Christmas pudding

Christmas pudding

Leiths How to Cook
Peter Cassidy

The fruit for this pudding needs to be prepared a day ahead of steaming.


Quantity Ingredient
60g mixed dried apricots and dried figs
1 lemon
50g raisins
30g currants
50g sultanas
20g chopped mixed peel
75ml brown ale
1/2 tablespoon rum
1 teabag
30g prunes
60g butter, softened, plus extra to grease
1/2 small dessert apple
20g blanched almonds
85g soft dark brown sugar
1/2 tablespoon treacle
1 small egg, at room temperature
30g self-raising flour
1/4 teaspoon ground mixed spice
pinch ground cinnamon
small pinch freshly grated nutmeg
small pinch ground ginger
small pinch salt
60g fresh white breadcrumbs


  1. Roughly chop the apricots and figs. Finely grate the zest from the lemon, then squeeze the juice from half the lemon. Put the raisins, currants, sultanas and mixed peel into a bowl and add the ale, rum and lemon zest and juice. Cover and leave to soak overnight. Make a pot of tea with the teabag and leave to cool. Put the prunes in a separate bowl, pour over the cold tea and leave to soak overnight.
  2. When ready to steam the pudding, grease a 1 litre pudding basin with butter. Prepare the saucepan for steaming and the cover for the pudding.
  3. Drain the prunes, discarding the tea, then coarsely chop them and add to the fruit and beer. Grate the unpeeled apple and finely chop the almonds.
  4. Put the butter and sugar into a large bowl and cream together until pale and fluffy. Stir in the treacle.
  5. Beat the egg and gradually add to the creamed butter and sugar, beating well after each addition.
  6. Sift the flour, spices and salt together over the mixture. Add the breadcrumbs and fold in with a large spoon. Stir in the nuts, dried fruit and soaking liquor.
  7. Spoon the mixture into the buttered pudding basin and level the surface. Cover with the greaseproof paper and foil and secure under the rim, leaving a string handle to make it easier to lift the pudding.
  8. Place the pudding basin on the trivet in the steamer and pour in enough boiling water to come at least halfway up the sides of the basin (not touching the foil). Place the pan over a medium heat and ensure the water is bubbling gently, but still not coming into contact with the foil.
  9. Put the lid on the pan and steam the pudding for 8 hours, checking the water level in the saucepan frequently and topping up with hot water to ensure it doesn’t burn dry.
  10. After 8 hours, lift the pudding carefully out of the steamer and remove the string and greaseproof paper cover. Wearing oven gloves, invert a serving dish over the bowl and turn both over together. Give the pudding basin a sharp shake, which should release the pudding, and carefully remove the basin. Serve the Christmas pudding with brandy butter or custard.
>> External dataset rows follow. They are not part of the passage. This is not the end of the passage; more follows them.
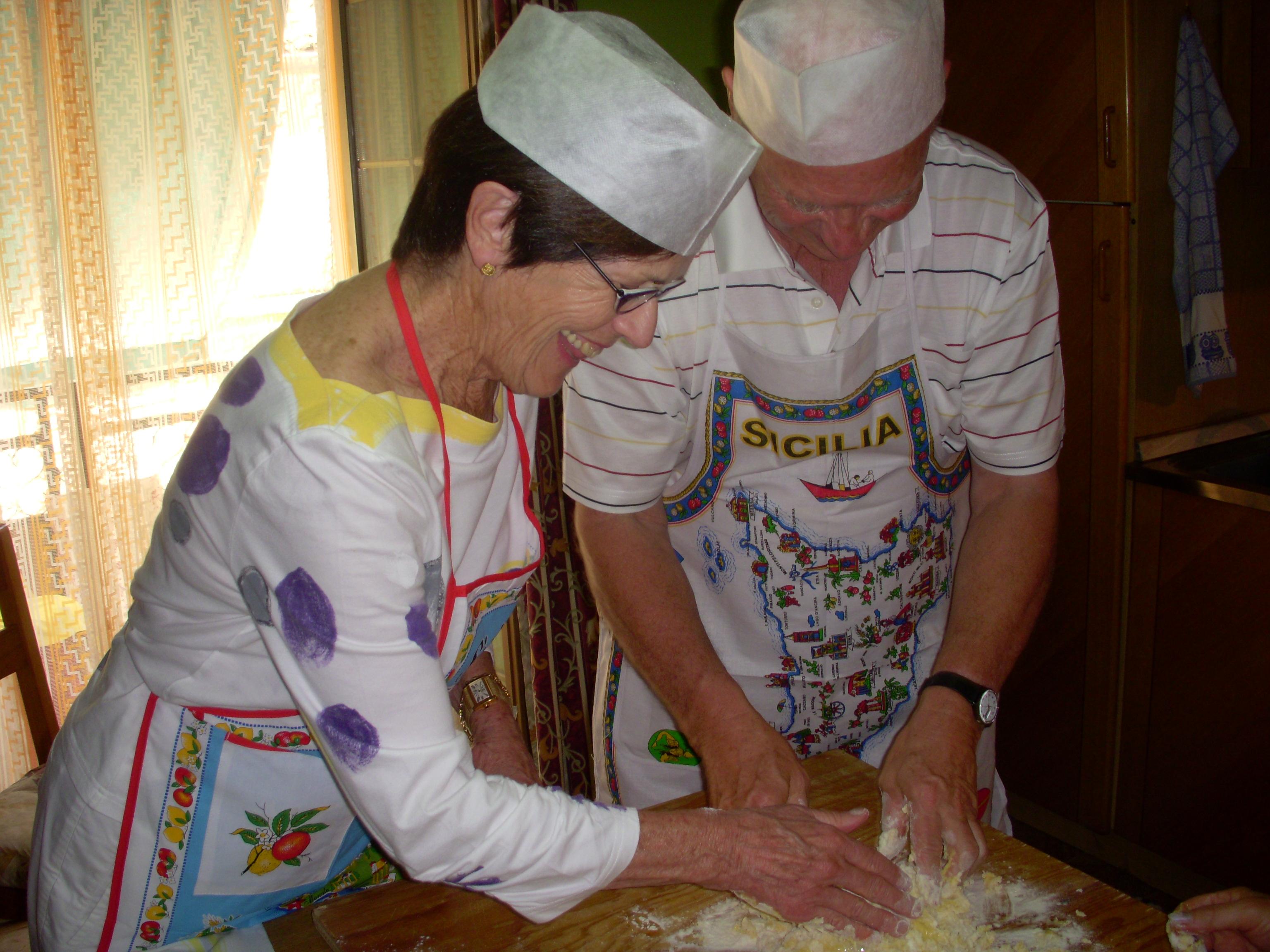 Lezione di cucina in una famiglia locale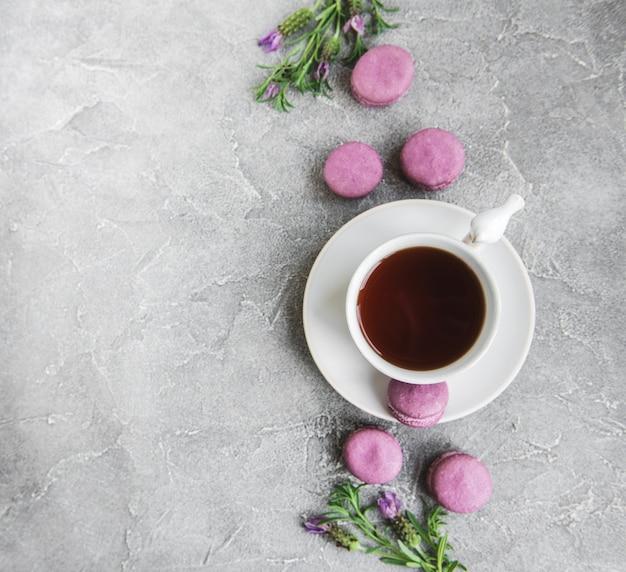 Xícara de chá e macarons
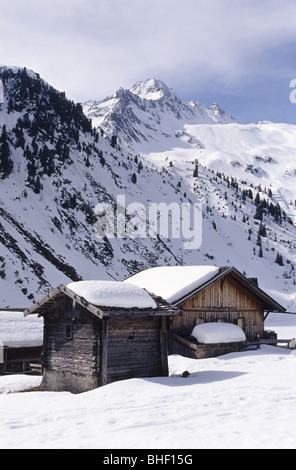 View of the Oberissalm, a remote settlement in the Oberbergtall valley in Stubai Alps, Austria. - Stock Photo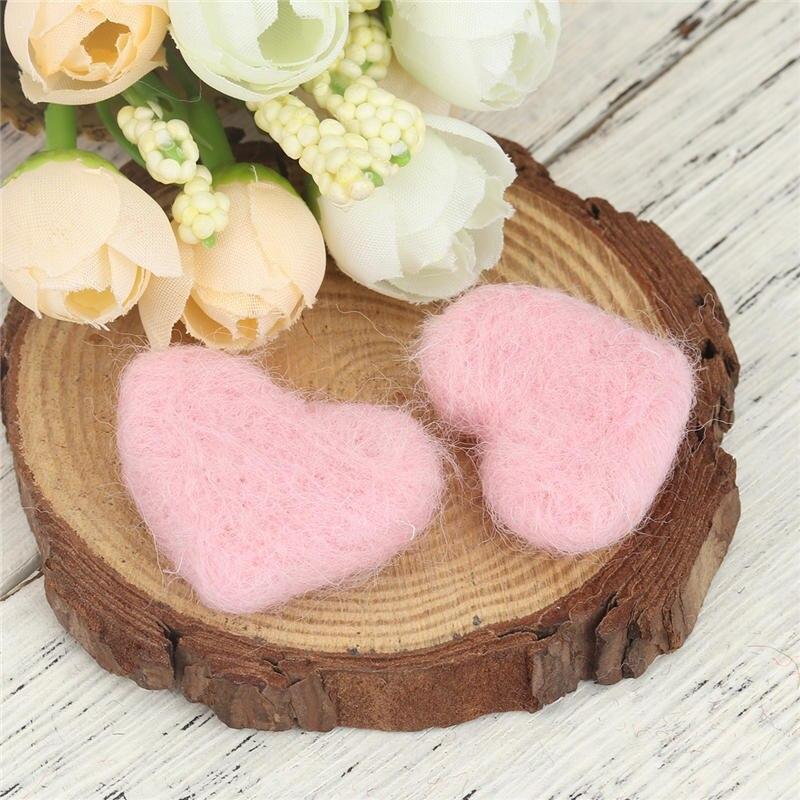 2PCs Heart Shape Wool Felt Poke DIY Kits Craft Sewing Toy Kids Children Doll Making Accessories Gift Bag Backpack Decoration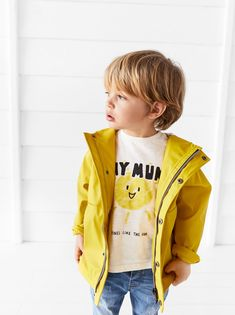 A range of classic and fashionable outerwear for baby boys aged 3 months to 5 years at ZARA online. Boy Haircuts Long, Little Boy Hairstyles, Toddler Boy Haircuts, Boys Long Hairstyles, Toddler Boy Fashion, Kids Fashion, Toddler Boy Long Hair, Baby Haircut, Boy Outfits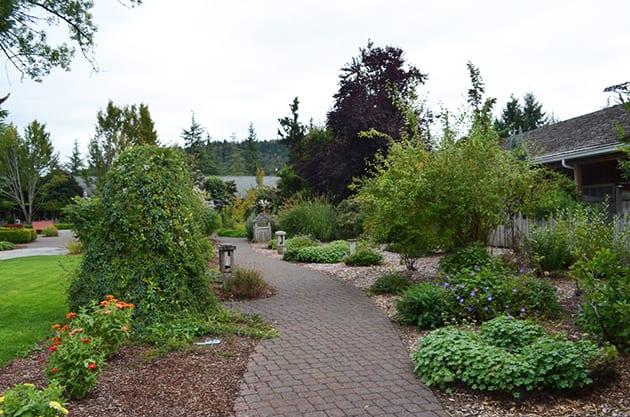 Village Green Resort Cottage Grove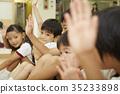小學生 雙臂抱膝坐於地板上 健身房 35233898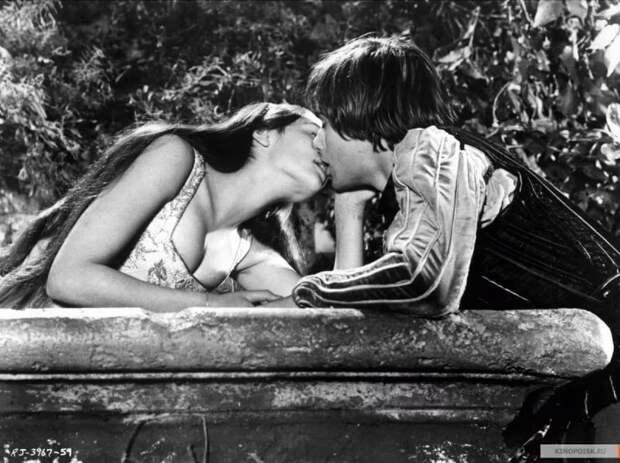 """Оливия Хасси и Леонард Уайтинг в фильме Франко Дзеффирелли """"Ромео и Джульетта"""", 1968 год."""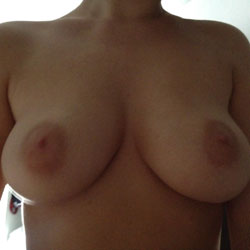 Curves - Big Tits, Natural Tits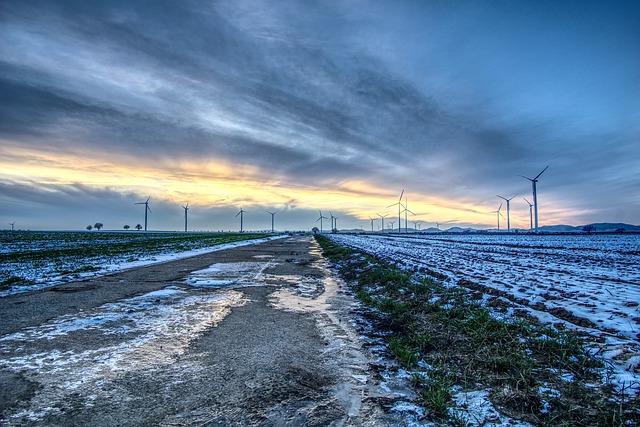https://pixabay.com/de/photos/windr%C3%A4der-windkraft-windenergie-3975727/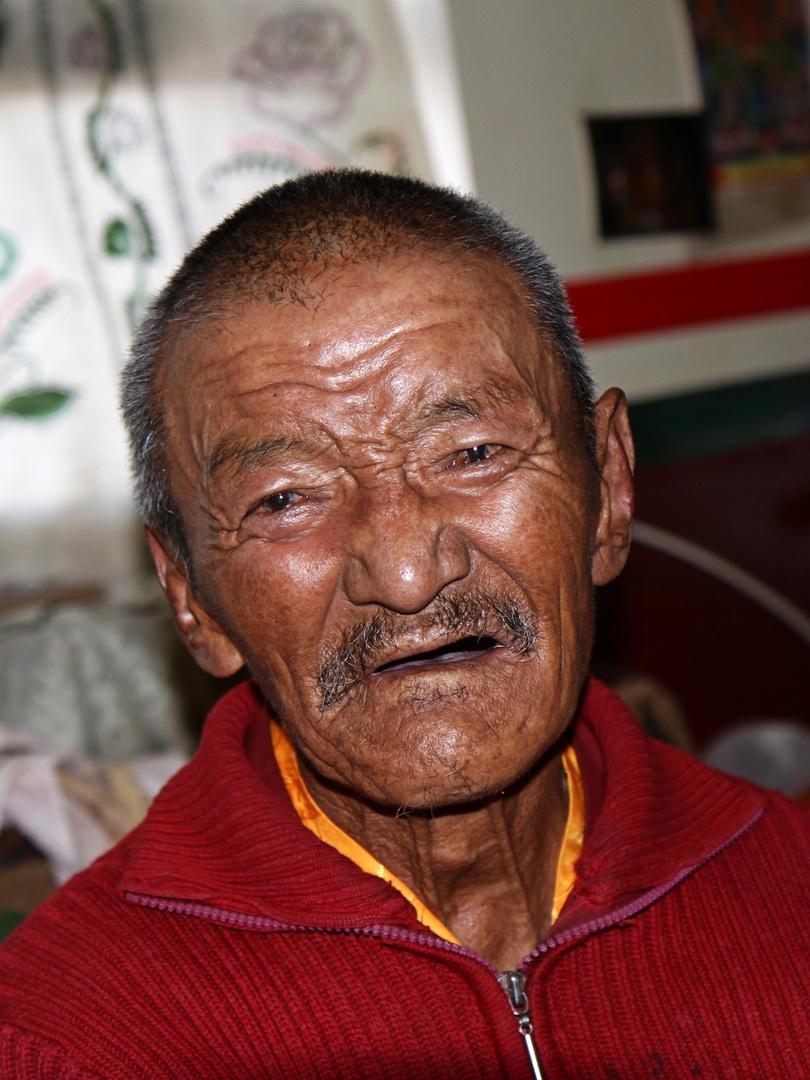 Alter Mönch in Tibet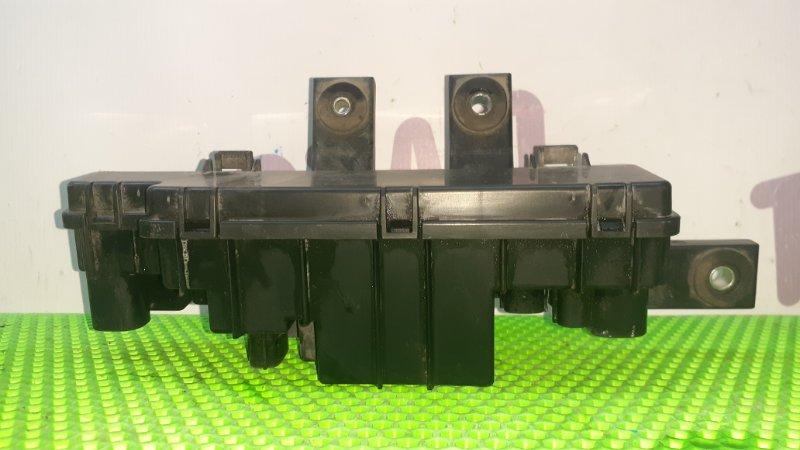 Блок предохранителей Nissan Tiida Latio SNC11 HR15DE 2007 задний (б/у)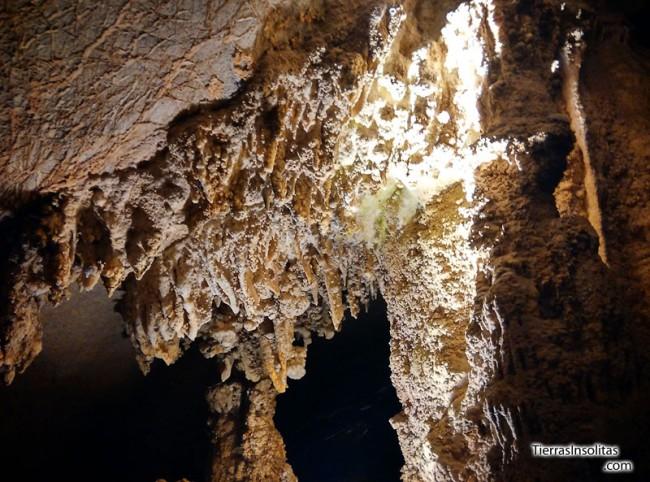 estalactitas de la cueva tham kong lo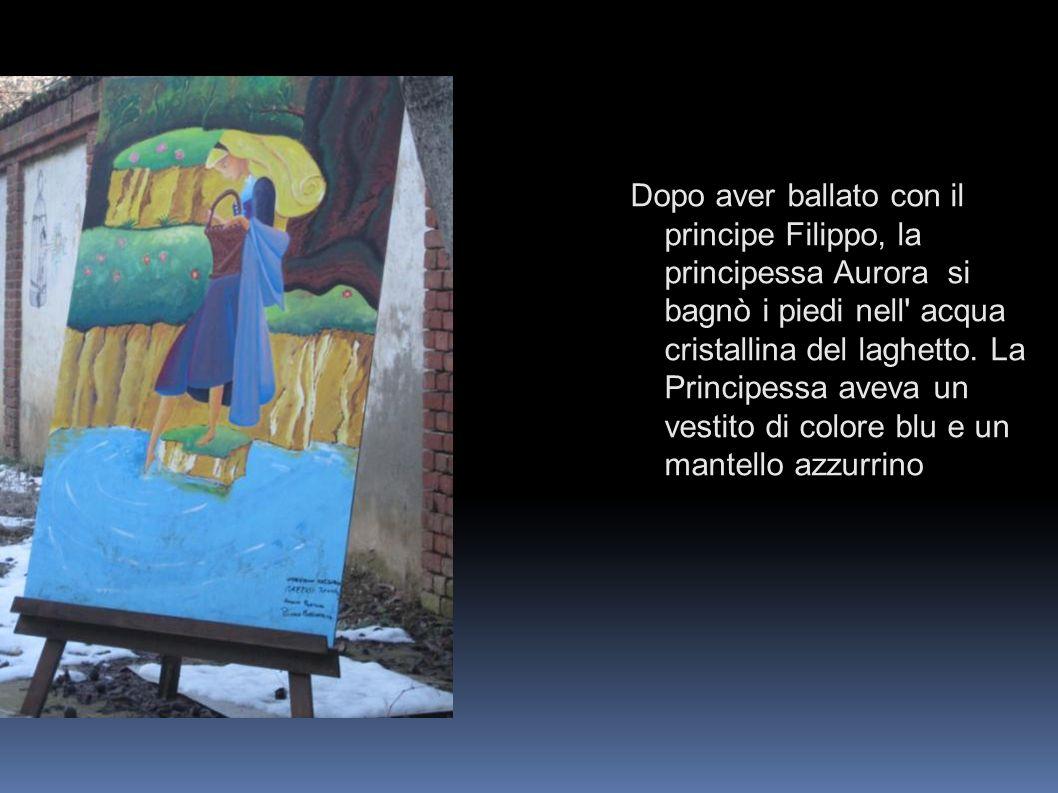 Dopo aver ballato con il principe Filippo, la principessa Aurora si bagnò i piedi nell' acqua cristallina del laghetto. La Principessa aveva un vestit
A note on steaming and reheating...

  • The first few hours of steaming are the most important, so make sure it maintains a good, steady boil. Once the pudding is cooked it can be cooled intact, with the foil still on, and kept in a cool place for a few months. To reheat the pudding, steam it as above for 2–2½ hours.

To make your own brandy butter...

  • Beat 75 g butter until well softened. Sift in 75 g icing sugar (or use caster sugar if you prefer a slightly granular texture) and beat again until light and fluffy. Gradually beat in 3 tablespoons brandy and scoop into a serving bowl.

    For an orange flavoured version, use Cointreau in place of the brandy and add the grated zest of ½ orange as you beat the butter to soften it.